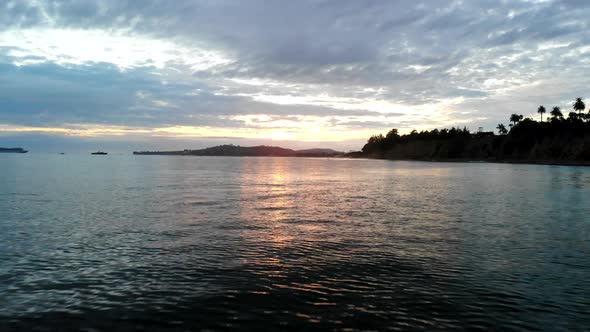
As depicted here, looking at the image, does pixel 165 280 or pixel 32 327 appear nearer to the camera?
pixel 32 327

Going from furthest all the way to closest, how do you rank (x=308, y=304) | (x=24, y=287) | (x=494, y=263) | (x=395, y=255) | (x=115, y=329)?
(x=395, y=255) < (x=494, y=263) < (x=24, y=287) < (x=308, y=304) < (x=115, y=329)

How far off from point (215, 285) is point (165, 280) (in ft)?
8.58

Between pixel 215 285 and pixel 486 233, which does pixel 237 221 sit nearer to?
pixel 215 285

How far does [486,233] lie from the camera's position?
3058cm

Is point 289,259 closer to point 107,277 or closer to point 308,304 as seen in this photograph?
point 308,304

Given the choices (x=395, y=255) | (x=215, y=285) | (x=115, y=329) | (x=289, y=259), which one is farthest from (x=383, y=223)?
(x=115, y=329)

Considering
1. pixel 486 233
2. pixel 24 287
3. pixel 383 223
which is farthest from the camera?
pixel 383 223

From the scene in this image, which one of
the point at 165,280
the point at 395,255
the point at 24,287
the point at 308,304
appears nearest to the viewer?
the point at 308,304

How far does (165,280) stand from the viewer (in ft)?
61.9

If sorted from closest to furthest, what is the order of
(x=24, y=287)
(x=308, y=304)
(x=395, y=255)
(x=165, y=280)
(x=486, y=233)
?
(x=308, y=304)
(x=24, y=287)
(x=165, y=280)
(x=395, y=255)
(x=486, y=233)

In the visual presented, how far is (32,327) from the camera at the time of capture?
45.4ft

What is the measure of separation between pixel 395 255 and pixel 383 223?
11201 millimetres

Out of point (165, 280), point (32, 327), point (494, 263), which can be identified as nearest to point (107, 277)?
point (165, 280)

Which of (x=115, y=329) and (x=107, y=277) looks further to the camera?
(x=107, y=277)
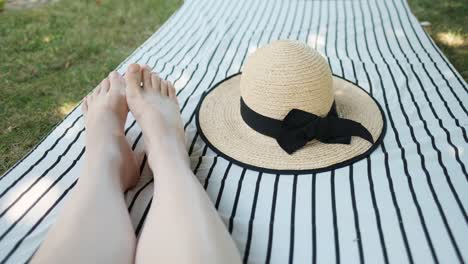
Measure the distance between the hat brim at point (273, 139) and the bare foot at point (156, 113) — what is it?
106mm

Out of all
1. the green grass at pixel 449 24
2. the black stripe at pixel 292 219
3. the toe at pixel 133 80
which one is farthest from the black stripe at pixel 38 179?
the green grass at pixel 449 24

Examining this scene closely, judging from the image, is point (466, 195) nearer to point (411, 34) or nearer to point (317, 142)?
point (317, 142)

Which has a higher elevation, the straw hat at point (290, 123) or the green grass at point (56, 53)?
the green grass at point (56, 53)

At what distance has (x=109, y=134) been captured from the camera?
3.61 feet

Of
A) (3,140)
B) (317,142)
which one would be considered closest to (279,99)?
(317,142)

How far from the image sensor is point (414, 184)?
1063 mm

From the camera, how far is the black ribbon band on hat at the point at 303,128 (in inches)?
43.4

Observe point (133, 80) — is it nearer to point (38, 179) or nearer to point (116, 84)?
point (116, 84)

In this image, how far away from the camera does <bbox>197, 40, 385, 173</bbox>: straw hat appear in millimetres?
1091

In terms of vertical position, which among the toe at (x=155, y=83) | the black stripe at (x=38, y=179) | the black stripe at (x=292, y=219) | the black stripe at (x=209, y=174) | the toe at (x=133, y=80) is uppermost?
the toe at (x=133, y=80)

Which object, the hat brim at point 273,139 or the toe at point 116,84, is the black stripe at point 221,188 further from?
the toe at point 116,84

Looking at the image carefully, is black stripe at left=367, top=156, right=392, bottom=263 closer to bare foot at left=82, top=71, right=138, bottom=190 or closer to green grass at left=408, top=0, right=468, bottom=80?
bare foot at left=82, top=71, right=138, bottom=190

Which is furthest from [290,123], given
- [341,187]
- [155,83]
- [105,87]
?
[105,87]

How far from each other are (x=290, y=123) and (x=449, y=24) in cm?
173
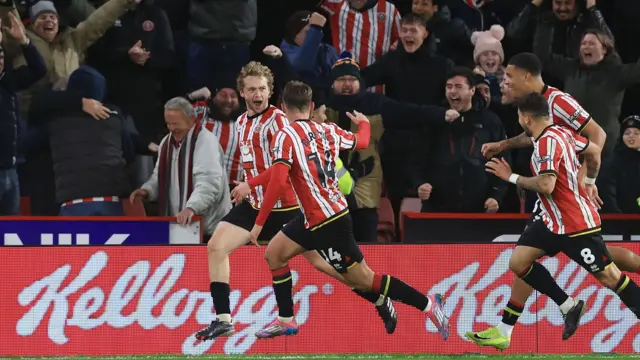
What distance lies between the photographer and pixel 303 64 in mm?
11703

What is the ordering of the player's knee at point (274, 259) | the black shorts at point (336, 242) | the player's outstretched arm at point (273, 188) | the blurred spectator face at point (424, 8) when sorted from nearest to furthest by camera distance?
the player's outstretched arm at point (273, 188), the black shorts at point (336, 242), the player's knee at point (274, 259), the blurred spectator face at point (424, 8)

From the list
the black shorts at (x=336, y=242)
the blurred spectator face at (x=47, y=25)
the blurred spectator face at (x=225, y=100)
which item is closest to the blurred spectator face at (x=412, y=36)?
the blurred spectator face at (x=225, y=100)

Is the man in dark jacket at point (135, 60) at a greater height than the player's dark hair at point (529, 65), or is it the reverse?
the player's dark hair at point (529, 65)

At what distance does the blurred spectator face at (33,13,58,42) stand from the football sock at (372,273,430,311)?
3.95 meters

Yapılacak Çalışma →
"Which is furthest from [290,123], given" ifadesini içeren satırdan malzemenin sonuna kadar (her iki uç da dahil) olan satırları, "distance" yerine "separation" koyarak ve geri kalan her şeyi aynen koruyarak yeniden yazın. Resimleri yanıta eklemeyin.

Tamamlanan Alıştırma →
Which is furthest from [290,123], given
- [341,187]
- [155,83]
- [105,87]
?
[105,87]

How far from each other are (x=290, y=123) and (x=449, y=24) in cm?
173
What separation lies between the photographer and pixel 303 64 in mm?
11703

What is the ordering of the player's knee at point (274, 259) | the black shorts at point (336, 242) | the player's outstretched arm at point (273, 188) | the blurred spectator face at point (424, 8) when sorted from nearest to furthest by camera separation?
the player's outstretched arm at point (273, 188), the black shorts at point (336, 242), the player's knee at point (274, 259), the blurred spectator face at point (424, 8)

From the list
the black shorts at (x=336, y=242)
the blurred spectator face at (x=47, y=25)
the blurred spectator face at (x=225, y=100)
which item is closest to the blurred spectator face at (x=412, y=36)?
the blurred spectator face at (x=225, y=100)

Is the man in dark jacket at point (135, 60) at a greater height than the player's dark hair at point (529, 65), or is it the reverse?
the player's dark hair at point (529, 65)

At what separation does the blurred spectator face at (33,13,58,42) stand from the football sock at (372,273,430,311)?
3.95 meters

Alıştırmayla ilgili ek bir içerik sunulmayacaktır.